● Set problem
The data follows this line. Copy verbatim the line with "Looking among" and each line after it to the end.

----------------------------------------

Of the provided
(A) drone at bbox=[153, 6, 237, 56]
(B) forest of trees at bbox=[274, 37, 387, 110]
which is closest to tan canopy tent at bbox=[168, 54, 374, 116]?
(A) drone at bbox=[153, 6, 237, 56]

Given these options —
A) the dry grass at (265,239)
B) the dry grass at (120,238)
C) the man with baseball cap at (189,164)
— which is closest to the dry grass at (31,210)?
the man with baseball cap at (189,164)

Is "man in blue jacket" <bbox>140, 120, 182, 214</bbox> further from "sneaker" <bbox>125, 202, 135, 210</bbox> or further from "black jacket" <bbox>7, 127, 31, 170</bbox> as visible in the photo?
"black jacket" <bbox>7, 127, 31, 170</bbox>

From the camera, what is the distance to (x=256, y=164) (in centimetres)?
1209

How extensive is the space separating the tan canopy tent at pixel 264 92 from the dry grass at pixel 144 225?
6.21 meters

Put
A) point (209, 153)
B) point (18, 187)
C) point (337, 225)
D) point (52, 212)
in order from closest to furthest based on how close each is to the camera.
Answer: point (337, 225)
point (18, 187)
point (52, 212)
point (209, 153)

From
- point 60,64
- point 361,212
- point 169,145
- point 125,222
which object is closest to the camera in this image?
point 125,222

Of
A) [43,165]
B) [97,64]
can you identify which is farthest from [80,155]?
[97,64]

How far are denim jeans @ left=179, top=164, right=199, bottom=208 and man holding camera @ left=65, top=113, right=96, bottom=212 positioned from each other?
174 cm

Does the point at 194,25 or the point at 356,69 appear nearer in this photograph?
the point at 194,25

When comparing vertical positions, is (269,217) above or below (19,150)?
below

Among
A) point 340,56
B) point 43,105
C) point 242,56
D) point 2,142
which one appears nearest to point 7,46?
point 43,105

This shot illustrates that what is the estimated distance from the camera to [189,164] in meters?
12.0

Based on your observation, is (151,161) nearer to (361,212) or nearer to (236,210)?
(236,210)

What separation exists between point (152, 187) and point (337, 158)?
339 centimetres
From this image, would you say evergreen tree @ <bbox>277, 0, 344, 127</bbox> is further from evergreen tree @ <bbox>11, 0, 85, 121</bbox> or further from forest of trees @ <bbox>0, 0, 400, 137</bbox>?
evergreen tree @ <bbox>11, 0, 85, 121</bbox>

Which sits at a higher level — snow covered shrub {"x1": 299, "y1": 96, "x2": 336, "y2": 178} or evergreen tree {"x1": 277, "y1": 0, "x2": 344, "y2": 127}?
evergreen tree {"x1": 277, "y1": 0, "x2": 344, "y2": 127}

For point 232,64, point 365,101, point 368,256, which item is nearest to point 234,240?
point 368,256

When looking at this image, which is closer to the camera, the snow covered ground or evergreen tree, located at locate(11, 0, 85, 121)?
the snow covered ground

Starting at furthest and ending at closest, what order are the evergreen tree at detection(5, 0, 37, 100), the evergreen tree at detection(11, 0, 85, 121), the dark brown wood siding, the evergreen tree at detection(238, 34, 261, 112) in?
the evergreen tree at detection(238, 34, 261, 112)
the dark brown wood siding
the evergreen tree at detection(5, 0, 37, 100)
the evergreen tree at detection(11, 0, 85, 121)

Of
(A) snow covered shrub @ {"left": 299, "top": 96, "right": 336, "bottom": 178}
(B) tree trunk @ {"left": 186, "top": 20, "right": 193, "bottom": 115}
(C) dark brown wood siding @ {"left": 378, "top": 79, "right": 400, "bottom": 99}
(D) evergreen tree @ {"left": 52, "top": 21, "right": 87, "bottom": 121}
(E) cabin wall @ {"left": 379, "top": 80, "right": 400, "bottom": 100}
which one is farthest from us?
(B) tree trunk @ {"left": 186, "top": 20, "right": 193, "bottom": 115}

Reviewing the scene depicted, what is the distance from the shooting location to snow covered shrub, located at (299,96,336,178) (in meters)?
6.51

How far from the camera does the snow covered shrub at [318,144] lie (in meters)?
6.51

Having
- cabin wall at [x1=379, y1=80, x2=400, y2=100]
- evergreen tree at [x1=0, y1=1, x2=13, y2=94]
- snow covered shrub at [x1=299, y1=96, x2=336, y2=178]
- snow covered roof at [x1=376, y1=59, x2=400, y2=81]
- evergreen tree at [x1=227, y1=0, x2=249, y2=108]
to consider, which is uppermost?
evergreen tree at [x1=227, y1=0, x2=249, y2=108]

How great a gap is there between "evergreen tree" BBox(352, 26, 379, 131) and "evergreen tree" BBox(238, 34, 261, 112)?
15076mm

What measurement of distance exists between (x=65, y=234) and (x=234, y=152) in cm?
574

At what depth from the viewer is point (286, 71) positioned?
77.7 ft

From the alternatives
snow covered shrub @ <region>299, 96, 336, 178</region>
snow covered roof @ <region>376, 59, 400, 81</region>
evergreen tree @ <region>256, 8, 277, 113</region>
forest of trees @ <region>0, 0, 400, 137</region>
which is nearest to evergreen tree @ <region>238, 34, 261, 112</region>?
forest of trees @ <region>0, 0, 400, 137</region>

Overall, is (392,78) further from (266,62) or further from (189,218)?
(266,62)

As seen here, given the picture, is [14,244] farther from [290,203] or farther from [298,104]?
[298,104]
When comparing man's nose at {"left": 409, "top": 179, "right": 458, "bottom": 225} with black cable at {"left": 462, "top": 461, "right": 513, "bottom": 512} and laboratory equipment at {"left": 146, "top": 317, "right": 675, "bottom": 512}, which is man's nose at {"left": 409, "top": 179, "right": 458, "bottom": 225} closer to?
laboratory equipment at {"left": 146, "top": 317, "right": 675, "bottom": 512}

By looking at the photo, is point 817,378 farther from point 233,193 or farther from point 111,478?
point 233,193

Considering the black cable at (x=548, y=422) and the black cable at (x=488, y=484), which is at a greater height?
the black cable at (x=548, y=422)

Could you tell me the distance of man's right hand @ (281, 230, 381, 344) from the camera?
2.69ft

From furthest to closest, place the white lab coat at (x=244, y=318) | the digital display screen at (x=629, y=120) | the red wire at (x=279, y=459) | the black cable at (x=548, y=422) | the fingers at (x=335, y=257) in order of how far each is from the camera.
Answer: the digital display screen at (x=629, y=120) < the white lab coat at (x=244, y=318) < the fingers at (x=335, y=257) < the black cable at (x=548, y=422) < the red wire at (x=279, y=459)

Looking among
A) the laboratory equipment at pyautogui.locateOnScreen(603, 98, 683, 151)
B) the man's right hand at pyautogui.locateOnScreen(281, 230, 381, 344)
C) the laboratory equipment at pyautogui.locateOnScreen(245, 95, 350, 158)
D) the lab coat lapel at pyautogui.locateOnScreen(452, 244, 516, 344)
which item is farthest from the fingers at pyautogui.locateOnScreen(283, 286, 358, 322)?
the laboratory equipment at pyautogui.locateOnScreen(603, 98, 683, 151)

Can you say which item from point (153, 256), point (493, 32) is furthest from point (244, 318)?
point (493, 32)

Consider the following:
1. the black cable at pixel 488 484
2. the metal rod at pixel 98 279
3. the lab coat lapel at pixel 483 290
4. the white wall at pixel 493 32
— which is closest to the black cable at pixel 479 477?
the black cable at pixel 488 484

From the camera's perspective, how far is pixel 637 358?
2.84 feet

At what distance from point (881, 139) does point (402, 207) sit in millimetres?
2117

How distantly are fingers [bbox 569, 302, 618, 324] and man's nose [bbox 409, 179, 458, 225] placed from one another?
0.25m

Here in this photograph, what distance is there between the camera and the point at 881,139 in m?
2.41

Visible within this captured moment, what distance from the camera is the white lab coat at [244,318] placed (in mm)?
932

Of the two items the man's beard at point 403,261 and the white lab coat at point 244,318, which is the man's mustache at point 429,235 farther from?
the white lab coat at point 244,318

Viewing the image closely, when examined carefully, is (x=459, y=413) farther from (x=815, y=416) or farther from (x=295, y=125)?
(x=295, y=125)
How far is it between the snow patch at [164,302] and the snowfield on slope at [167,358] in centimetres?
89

----------------------------------------

● Task answer
Looking among
A) the laboratory equipment at pyautogui.locateOnScreen(603, 98, 683, 151)
B) the man's right hand at pyautogui.locateOnScreen(281, 230, 381, 344)
C) the laboratory equipment at pyautogui.locateOnScreen(245, 95, 350, 158)
D) the lab coat lapel at pyautogui.locateOnScreen(452, 244, 516, 344)
which item is farthest from the fingers at pyautogui.locateOnScreen(283, 286, 358, 322)?
the laboratory equipment at pyautogui.locateOnScreen(603, 98, 683, 151)

Can you say which item from point (153, 256), point (493, 32) is furthest from point (244, 318)?
point (493, 32)

Consider the following:
1. the black cable at pixel 488 484
2. the metal rod at pixel 98 279
3. the lab coat lapel at pixel 483 290
4. the white wall at pixel 493 32
— which is closest to the black cable at pixel 479 477?
the black cable at pixel 488 484

From the camera's perspective, how far is pixel 637 358?
2.84 feet

At what distance from point (881, 139) does point (402, 207) sit in millimetres?
2117

How distantly are fingers [bbox 569, 302, 618, 324] and man's nose [bbox 409, 179, 458, 225] placed from one another?
0.25m

Here in this photograph, what distance is there between the camera and the point at 881,139 in m?
2.41

Visible within this captured moment, what distance from the camera is the white lab coat at [244,318] placed (in mm)?
932

Of the two items the man's beard at point 403,261 and the white lab coat at point 244,318, which is the man's mustache at point 429,235 farther from?
the white lab coat at point 244,318

Viewing the image closely, when examined carefully, is (x=459, y=413) farther from (x=815, y=416) or farther from (x=295, y=125)?
(x=295, y=125)
How far is it between the snow patch at [164,302] and the snowfield on slope at [167,358] in centimetres?
89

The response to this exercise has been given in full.